Luzerne County Council should use its investigative power under the county’s home rule charter to get to the bottom of three recent female inmate deaths and a rash of suicide attempts, county Councilwoman Kathy Dobash said Tuesday.
The customized home rule government, which took effect in 2012, gives council authority to study, audit and investigate matters “it determines are in the best interests of the county.”
Council has the power to administer oaths and issue subpoenas and can compel witnesses to attend meetings and produce documents and other evidence.
Seven of 11 council votes — a super majority — are required to exercise these powers, the charter states.
Two past proposals to conduct investigations had failed to receive seven votes — a 2014 idea to examine inflated senior citizen ridership counts at the county Transportation Authority and a 2015 suggestion to look into 911 concerns, including employee errors in which crews were dispatched to the wrong location for two emergencies in which people died.
County officials had argued the ridership issue already was part of a state probe. And council opted to create a temporary committee to examine 911 concerns instead of launching a full-blown investigation.

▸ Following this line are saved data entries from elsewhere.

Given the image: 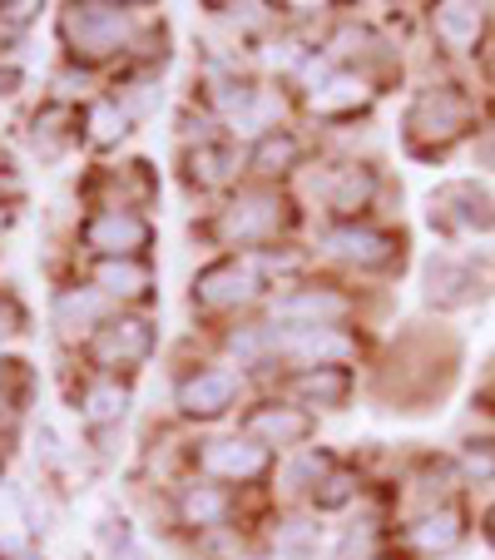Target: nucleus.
<instances>
[{
	"label": "nucleus",
	"mask_w": 495,
	"mask_h": 560,
	"mask_svg": "<svg viewBox=\"0 0 495 560\" xmlns=\"http://www.w3.org/2000/svg\"><path fill=\"white\" fill-rule=\"evenodd\" d=\"M119 31H125V15H119L115 5H80V11L70 15V35L80 40V50H90V55L115 50Z\"/></svg>",
	"instance_id": "1"
},
{
	"label": "nucleus",
	"mask_w": 495,
	"mask_h": 560,
	"mask_svg": "<svg viewBox=\"0 0 495 560\" xmlns=\"http://www.w3.org/2000/svg\"><path fill=\"white\" fill-rule=\"evenodd\" d=\"M465 125V100H456L451 90H436V95H426L422 105H416V115H411V129H426V135H461Z\"/></svg>",
	"instance_id": "2"
},
{
	"label": "nucleus",
	"mask_w": 495,
	"mask_h": 560,
	"mask_svg": "<svg viewBox=\"0 0 495 560\" xmlns=\"http://www.w3.org/2000/svg\"><path fill=\"white\" fill-rule=\"evenodd\" d=\"M243 298H254V273L238 264H223V268H209L199 278V303L209 307H228V303H243Z\"/></svg>",
	"instance_id": "3"
},
{
	"label": "nucleus",
	"mask_w": 495,
	"mask_h": 560,
	"mask_svg": "<svg viewBox=\"0 0 495 560\" xmlns=\"http://www.w3.org/2000/svg\"><path fill=\"white\" fill-rule=\"evenodd\" d=\"M233 387H238V382L228 377V372H199V377L189 382V387H184V397L179 402L189 407V412H223V407L233 402Z\"/></svg>",
	"instance_id": "4"
},
{
	"label": "nucleus",
	"mask_w": 495,
	"mask_h": 560,
	"mask_svg": "<svg viewBox=\"0 0 495 560\" xmlns=\"http://www.w3.org/2000/svg\"><path fill=\"white\" fill-rule=\"evenodd\" d=\"M95 248H109V254H129V248H144L149 229L134 219V213H105V219L90 229Z\"/></svg>",
	"instance_id": "5"
},
{
	"label": "nucleus",
	"mask_w": 495,
	"mask_h": 560,
	"mask_svg": "<svg viewBox=\"0 0 495 560\" xmlns=\"http://www.w3.org/2000/svg\"><path fill=\"white\" fill-rule=\"evenodd\" d=\"M273 348L283 352H297V358H347V338H338V332L327 328H297V332H283V338H273Z\"/></svg>",
	"instance_id": "6"
},
{
	"label": "nucleus",
	"mask_w": 495,
	"mask_h": 560,
	"mask_svg": "<svg viewBox=\"0 0 495 560\" xmlns=\"http://www.w3.org/2000/svg\"><path fill=\"white\" fill-rule=\"evenodd\" d=\"M203 462H209V471H219V476H254L258 466H263V452L248 442H213Z\"/></svg>",
	"instance_id": "7"
},
{
	"label": "nucleus",
	"mask_w": 495,
	"mask_h": 560,
	"mask_svg": "<svg viewBox=\"0 0 495 560\" xmlns=\"http://www.w3.org/2000/svg\"><path fill=\"white\" fill-rule=\"evenodd\" d=\"M273 223H278V203L268 199V194H254V199L233 203V213H228V233H233V238H254V233L273 229Z\"/></svg>",
	"instance_id": "8"
},
{
	"label": "nucleus",
	"mask_w": 495,
	"mask_h": 560,
	"mask_svg": "<svg viewBox=\"0 0 495 560\" xmlns=\"http://www.w3.org/2000/svg\"><path fill=\"white\" fill-rule=\"evenodd\" d=\"M327 248H332L338 258H347V264H381V258H387V238H381V233H367V229L332 233Z\"/></svg>",
	"instance_id": "9"
},
{
	"label": "nucleus",
	"mask_w": 495,
	"mask_h": 560,
	"mask_svg": "<svg viewBox=\"0 0 495 560\" xmlns=\"http://www.w3.org/2000/svg\"><path fill=\"white\" fill-rule=\"evenodd\" d=\"M411 540L422 550H432V556H446L451 546H461V516L456 511H432L422 526L411 530Z\"/></svg>",
	"instance_id": "10"
},
{
	"label": "nucleus",
	"mask_w": 495,
	"mask_h": 560,
	"mask_svg": "<svg viewBox=\"0 0 495 560\" xmlns=\"http://www.w3.org/2000/svg\"><path fill=\"white\" fill-rule=\"evenodd\" d=\"M149 352V328L144 323H115V328L99 338V358L105 362H129V358H144Z\"/></svg>",
	"instance_id": "11"
},
{
	"label": "nucleus",
	"mask_w": 495,
	"mask_h": 560,
	"mask_svg": "<svg viewBox=\"0 0 495 560\" xmlns=\"http://www.w3.org/2000/svg\"><path fill=\"white\" fill-rule=\"evenodd\" d=\"M436 31H441V40L451 45V50H465V45H475L481 15H475L471 5H441V15H436Z\"/></svg>",
	"instance_id": "12"
},
{
	"label": "nucleus",
	"mask_w": 495,
	"mask_h": 560,
	"mask_svg": "<svg viewBox=\"0 0 495 560\" xmlns=\"http://www.w3.org/2000/svg\"><path fill=\"white\" fill-rule=\"evenodd\" d=\"M278 313L283 317H342L347 303H342L338 293H297V298H287V303H278Z\"/></svg>",
	"instance_id": "13"
},
{
	"label": "nucleus",
	"mask_w": 495,
	"mask_h": 560,
	"mask_svg": "<svg viewBox=\"0 0 495 560\" xmlns=\"http://www.w3.org/2000/svg\"><path fill=\"white\" fill-rule=\"evenodd\" d=\"M99 283H105L109 293H119V298H134V293H144L149 273L144 268H134V264H105L99 268Z\"/></svg>",
	"instance_id": "14"
},
{
	"label": "nucleus",
	"mask_w": 495,
	"mask_h": 560,
	"mask_svg": "<svg viewBox=\"0 0 495 560\" xmlns=\"http://www.w3.org/2000/svg\"><path fill=\"white\" fill-rule=\"evenodd\" d=\"M254 432L278 436V442H297V436L307 432V422H303V417H293V412H258L254 417Z\"/></svg>",
	"instance_id": "15"
},
{
	"label": "nucleus",
	"mask_w": 495,
	"mask_h": 560,
	"mask_svg": "<svg viewBox=\"0 0 495 560\" xmlns=\"http://www.w3.org/2000/svg\"><path fill=\"white\" fill-rule=\"evenodd\" d=\"M184 511H189L193 521H223V497L219 491H209V487H199V491H189V501H184Z\"/></svg>",
	"instance_id": "16"
},
{
	"label": "nucleus",
	"mask_w": 495,
	"mask_h": 560,
	"mask_svg": "<svg viewBox=\"0 0 495 560\" xmlns=\"http://www.w3.org/2000/svg\"><path fill=\"white\" fill-rule=\"evenodd\" d=\"M119 412H125V392L119 387L90 392V417H95V422H109V417H119Z\"/></svg>",
	"instance_id": "17"
},
{
	"label": "nucleus",
	"mask_w": 495,
	"mask_h": 560,
	"mask_svg": "<svg viewBox=\"0 0 495 560\" xmlns=\"http://www.w3.org/2000/svg\"><path fill=\"white\" fill-rule=\"evenodd\" d=\"M465 471L471 476H495V442H471V452H465Z\"/></svg>",
	"instance_id": "18"
},
{
	"label": "nucleus",
	"mask_w": 495,
	"mask_h": 560,
	"mask_svg": "<svg viewBox=\"0 0 495 560\" xmlns=\"http://www.w3.org/2000/svg\"><path fill=\"white\" fill-rule=\"evenodd\" d=\"M85 317H95V298H80V293L60 298V323H64V332H74L70 323H85Z\"/></svg>",
	"instance_id": "19"
},
{
	"label": "nucleus",
	"mask_w": 495,
	"mask_h": 560,
	"mask_svg": "<svg viewBox=\"0 0 495 560\" xmlns=\"http://www.w3.org/2000/svg\"><path fill=\"white\" fill-rule=\"evenodd\" d=\"M303 392H313V397H338V392H342V377H338V372H317V377L303 382Z\"/></svg>",
	"instance_id": "20"
},
{
	"label": "nucleus",
	"mask_w": 495,
	"mask_h": 560,
	"mask_svg": "<svg viewBox=\"0 0 495 560\" xmlns=\"http://www.w3.org/2000/svg\"><path fill=\"white\" fill-rule=\"evenodd\" d=\"M283 159H293V144H287V139H283V144H268L263 149V164H283Z\"/></svg>",
	"instance_id": "21"
},
{
	"label": "nucleus",
	"mask_w": 495,
	"mask_h": 560,
	"mask_svg": "<svg viewBox=\"0 0 495 560\" xmlns=\"http://www.w3.org/2000/svg\"><path fill=\"white\" fill-rule=\"evenodd\" d=\"M485 536H491V546H495V506L485 511Z\"/></svg>",
	"instance_id": "22"
},
{
	"label": "nucleus",
	"mask_w": 495,
	"mask_h": 560,
	"mask_svg": "<svg viewBox=\"0 0 495 560\" xmlns=\"http://www.w3.org/2000/svg\"><path fill=\"white\" fill-rule=\"evenodd\" d=\"M273 560H293V550H278V556Z\"/></svg>",
	"instance_id": "23"
},
{
	"label": "nucleus",
	"mask_w": 495,
	"mask_h": 560,
	"mask_svg": "<svg viewBox=\"0 0 495 560\" xmlns=\"http://www.w3.org/2000/svg\"><path fill=\"white\" fill-rule=\"evenodd\" d=\"M491 70H495V60H491Z\"/></svg>",
	"instance_id": "24"
}]
</instances>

“Please, I do not request an ad hoc inquiry committee,” Dobash wrote Tuesday in an email to her council colleagues seeking an investigation. “That would be an insult.”
Dobash also has requested public discussion about prison reform, saying it should be “high priority.” Representatives of the county’s prison task force should attend the upcoming meeting to answer council questions about the issue, she said.
The task force, which meets privately, was established in September, primarily to address prison overcrowding that increases stress on both the county budget and correctional officers.
Creation of the committee stemmed largely from council’s call to increase prison oversight amid the July 2016 deaths of an inmate and corrections officer inside an elevator shaft and extortion charges against two prior employees in connection with work-release inmates.
Under home rule, the county manager oversees prison operations and selects a correctional services division head who must be confirmed by council.
Correctional Division Head Mark Rockovich said Tuesday he has asked mental health advocates to recommend inmate screening and monitoring protocol changes to better detect suicides. He said he has no problem with any investigation or constructive reviews.
“If council can provide any additional insight that mental health experts can’t provide, that would be fine. I’d love to know the reason for the suicides,” Rockovich said.
‘A lot of questions’
Inmate Tricia Cooper, 45, of Kingston Township, died at Wilkes-Barre General Hospital on Monday following an attempted suicide at the prison July 25, officials said. An autopsy is pending, but family members said she exhibited evidence of a hanging.
The June 8 death of inmate Brooke Griesing at the prison was ruled a suicide after an autopsy concluded she died of asphyxia due to hanging.
County officials suspect the July 7 death of inmate Joan Rosengrant was a suicide, but the coroner’s office is still awaiting toxicology results to determine a cause. Rosengrant was found unresponsive in her cell and later pronounced dead at a hospital.
Rockovich said his officers are vigilant about suicide prevention and initially believed they had detected Cooper’s death in time.
“At one point, they thought she’d be OK. They really feel bad about it,” Rockovich said.
In addition to the three deaths, there have been eight attempted suicides this year to date, prison statistics show. Seven inmates attempted suicide in 2016, compared to three inmate suicide tries in 2015.
Council Chairwoman Linda McClosky Houck said the subject will be on Tuesday’s work session agenda.
“We will start with discussion and see where it leads,” McClosky Houck said. “The incidence of three deaths within a short period of time certainly raises a lot of questions.”